Auch an Remakes, also an alten Stoffen mit neuer Hülle, wird es 2018 nicht mangeln: «Ocean’s 8» (ab 21. Juni) tauscht den Männer-Cast früherer «Ocean’s»-Filme gegen einen Frauen-Cast ein (u. a. Cate Blanchett, Sandra Bullock, Rihanna), während Oscargewinnerin Alicia Vikander in «Tomb Raider» (ab 15. März) Angelina Jolie beerbt und Claire Foy in der Bestsellerverfilmung «The Girl in the Spider’s Web» (ab 25. Oktober) als dritte Schauspielerin in die Rolle von Stieg Larssons Romanheldin Lisbeth Salander schlüpft.

Leckerbissen vor den Oscars

Zynische Zungen könnten jetzt sagen: Das habe ich alles in irgendeiner Form schon gesehen, warum soll ich 2018 überhaupt noch ins Kino gehen? Nun, es gibt sie schon noch, jene Filme fernab des Einheitsbreis, mit denen sich kleinere Studios und ambitioniertere Filmschaffende auf neues Terrain wagen. Mit ihren frischen Ideen machen sie vielleicht kein Geld, stattdessen könnten sie bei den Oscars reüssieren. Denn bei den Oscarwählern sind Fortsetzungen – mit wenigen Ausnahmen – nach wie vor verpönt.

Cineastische Leckerbissen finden sich also primär rund um die Oscarverleihung am 4. März.
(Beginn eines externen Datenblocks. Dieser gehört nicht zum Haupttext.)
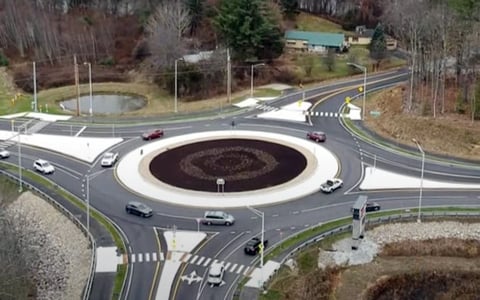 Roadway Design- Aerial view of a traffic roundabout with multiple exits and vehicles. The roundabout features a decorative center with landscaping.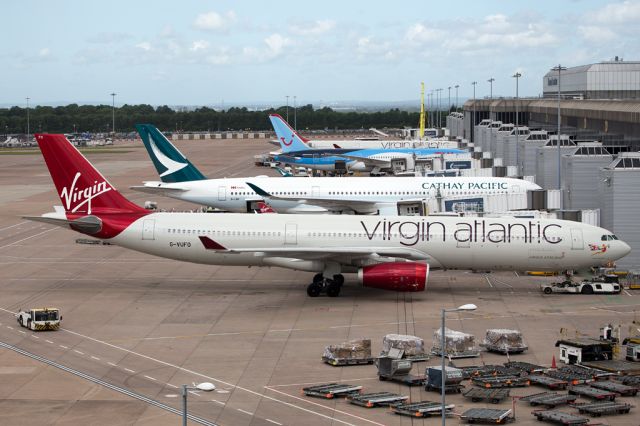 Airbus A330-300 (G-VUFO) - A view along terminal 2 with G-VUFO, soon to leave as VIR127 to JFK alongside the recently delivered B-LRN soon to return to Hong Kong as CPA358.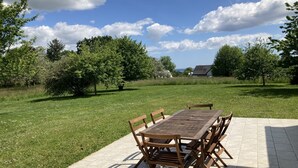 Patio esterno con tavolo e sedie in legno, circondato da prato e alberi.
Zu den Favoriten um die begehrte Filmauszeichnung gehört dann beispielsweise Steven Spielbergs Medienthriller «The Post» (ab 22. Februar), mit dem Power-Duo Tom Hanks/Meryl Treep in den Hauptrollen, sowie der Fantasy-Romanze «The Shape of Water» (ab 15. Februar), die bereits am Filmfestival in Venedig den Hauptpreis gewann.
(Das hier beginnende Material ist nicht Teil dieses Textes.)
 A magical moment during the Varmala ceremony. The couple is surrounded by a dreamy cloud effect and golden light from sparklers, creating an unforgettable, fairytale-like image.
Ebenfalls gute Chancen bei den Oscars werden drei Independent-Filmen zugeschrieben: Die Komödie «The Disaster Artist» (ab 1. Februar) mit James Franco stellt den Dreh von «The Room» nach, der 2003 als schlechtester Film aller Zeiten in die Geschichtsbücher einging; die beiden Coming-of-Age-Dramen «Call Me By Your Name» (ab 1. März) und «Lady Bird» (ab 19. April) begeistern derweil mit smarten, sinnlichen Drehbüchern.

Und was geht 2018 beim Schweizer Film? Der durchschlagende Erfolg von «Die göttliche Ordnung» dürfte nur schwer wieder erreicht werden. Gelingen könnte das am ehesten der Kinderbuchverfilmung «Di chli Häx» von Mike Schaerer sowie Marcel Gislers Drama «Mario», in dem Max Hubacher («Der Verdingbub») einen Fussballer spielt, der sich in einen Mitspieler verliebt. Beide Filme feiern ihre Premiere Ende Januar an den Solothurner Filmtagen.
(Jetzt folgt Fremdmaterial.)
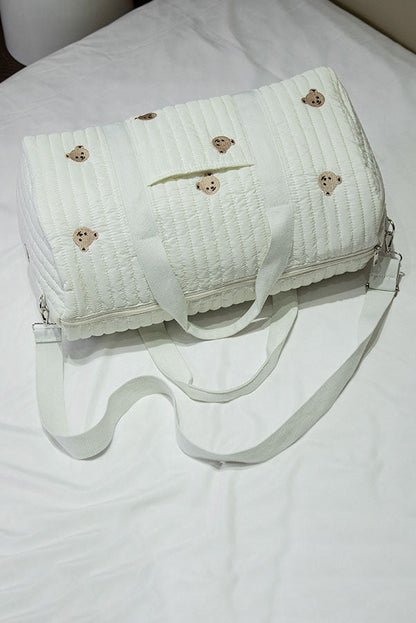 Off-white quilted duffle bag with teddy bear embroidery hanging on a coat rack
Schweizer Filmhighlight: Im Drama «Mario» spielt Max Hubacher (links) ein Fussballtalent, das sich in einen Mitspieler verliebt.

Schweizer Filmhighlight: Im Drama «Mario» spielt Max Hubacher (links) ein Fussballtalent, das sich in einen Mitspieler verliebt.

Queen-Film hat Hit-Potenzial

Doch die Filmperlen sind 2018 insgesamt dünn gesät, vor allem in der zweiten Jahreshälfte. Nennenswert ist «First Man» (ab 11. Oktober) von Damien Chazelle. Der «La La Land»-Regisseur hat ein Dokudrama über die erste Mondlandung gedreht, Ryan Gosling spielt darin den Astronauten Neil Armstrong.

Am gespanntesten blicken wir «Bohemian Rhapsody» (ab 27. Dezember) entgegen. Das biografische Drama über die britische Kultband Queen steckte jahrelang in der Entwicklungsphase fest, wurde nun aber mit dem talentierten Schauspieler Rami Malek («Mr. Robot») in der Rolle von Freddy Mercury verfilmt. Der Film hat grosses Hit-Potenzial – und könnte den Studiobossen in Erinnerung rufen, dass sich nicht nur Fortsetzungen lohnen.

Zum Verwechseln ähnlich: In «Bohemian Rhapsody» über die Kultband Queen spielt Rami Malek («Mr. Robot») Freddy Mercury.

Zum Verwechseln ähnlich: In «Bohemian Rhapsody» über die Kultband Queen spielt Rami Malek («Mr. Robot») Freddy Mercury.